This is just another way to access the Add Web Fonts dialog box. I will sometimes use this menu command when I work on a Muse site so I can load Typekit fonts I know I need even before I begin designing.
Click the Get Started button in the Add Web Fonts dialog box.
Click Selected Fonts in the dialog box (circled in the following figure).
This shows a list of all of the web fonts that you’ve downloaded.
Making sure Acumin Pro and Estilo Pro are still selected, click the Proxima Nova font (or the extra font you chose) to deselect it and remove that font family from the Web Fonts menu. Click OK.
Click OK in the Web Fonts Notification dialog box that indicates that the font family was removed.
With the header text still selected, click the Font menu in the Control panel, and then click the Estilo Pro > Medium font, or a font you selected. You may need to scroll in the list to see the fonts.
Changing other text formatting
With the main generic formatting complete, you can begin to fine-tune some of the text to better suit your design. As mentioned earlier, you can change the formatting options in either the Text panel or the Control panel, depending on what tool or content is selected in Muse and the resolution of your screen. For this part of the lesson, you’ll use the Text panel.
Open the Text panel by choosing Window > Text or clicking the word Text in the docked panels on the right side of the workspace, if necessary.
I dragged the Text panel from the dock closer to the text to make it easier to see the panel relative to the text.
Click in the first paragraph of the text that begins with “At CoffeeShop, our coffee is...” to insert the cursor. Click three times to select that paragraph only.
In the Text panel, notice that the Leading value () is 120%. That means that the distance between the lines of text is 120% of the font size of the text.
Change the Leading value to 140% in the Text panel.

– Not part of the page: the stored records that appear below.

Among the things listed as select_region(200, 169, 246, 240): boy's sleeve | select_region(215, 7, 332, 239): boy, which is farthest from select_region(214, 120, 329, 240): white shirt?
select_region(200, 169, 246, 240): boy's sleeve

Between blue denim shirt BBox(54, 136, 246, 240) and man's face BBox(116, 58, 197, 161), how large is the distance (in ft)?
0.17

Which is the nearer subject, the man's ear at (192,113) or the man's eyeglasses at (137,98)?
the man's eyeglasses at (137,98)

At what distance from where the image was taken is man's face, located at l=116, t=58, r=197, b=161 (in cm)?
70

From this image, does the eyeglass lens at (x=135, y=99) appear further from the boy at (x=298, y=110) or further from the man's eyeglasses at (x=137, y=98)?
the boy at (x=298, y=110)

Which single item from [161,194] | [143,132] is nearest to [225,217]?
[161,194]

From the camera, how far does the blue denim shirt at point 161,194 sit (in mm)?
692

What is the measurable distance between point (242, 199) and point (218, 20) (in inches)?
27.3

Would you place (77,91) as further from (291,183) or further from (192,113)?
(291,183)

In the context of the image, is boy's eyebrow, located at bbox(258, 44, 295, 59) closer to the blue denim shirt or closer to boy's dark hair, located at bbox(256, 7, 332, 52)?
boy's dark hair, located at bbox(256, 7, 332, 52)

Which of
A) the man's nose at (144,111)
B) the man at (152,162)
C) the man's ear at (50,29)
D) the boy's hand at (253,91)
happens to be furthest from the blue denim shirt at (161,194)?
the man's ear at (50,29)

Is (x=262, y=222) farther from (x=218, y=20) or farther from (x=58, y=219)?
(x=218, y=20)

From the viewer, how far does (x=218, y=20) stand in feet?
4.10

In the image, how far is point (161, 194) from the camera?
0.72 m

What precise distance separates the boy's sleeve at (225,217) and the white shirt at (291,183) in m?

You don’t have to type the percent sign (%) because Muse will assume that the unit is percent. You can also enter a value for the leading with px (for pixel), like 32px, instead of a percent, and Muse will keep it as a pixel value in the code that is generated.
With the Text tool () selected, insert the cursor into the text, “Coffee Company Food & Beverage Offerings.” In the Text panel, click the Align Center button () to align the text to the center of the text frame.
Muse offers four alignment options: Align Left, Align Center, Align Right, and Align Justify. The Align Justify option justifies the entire paragraph (makes it look like a block of text) except for the last line of text in that paragraph. Next, you’ll adjust the spacing between the letters in the heading.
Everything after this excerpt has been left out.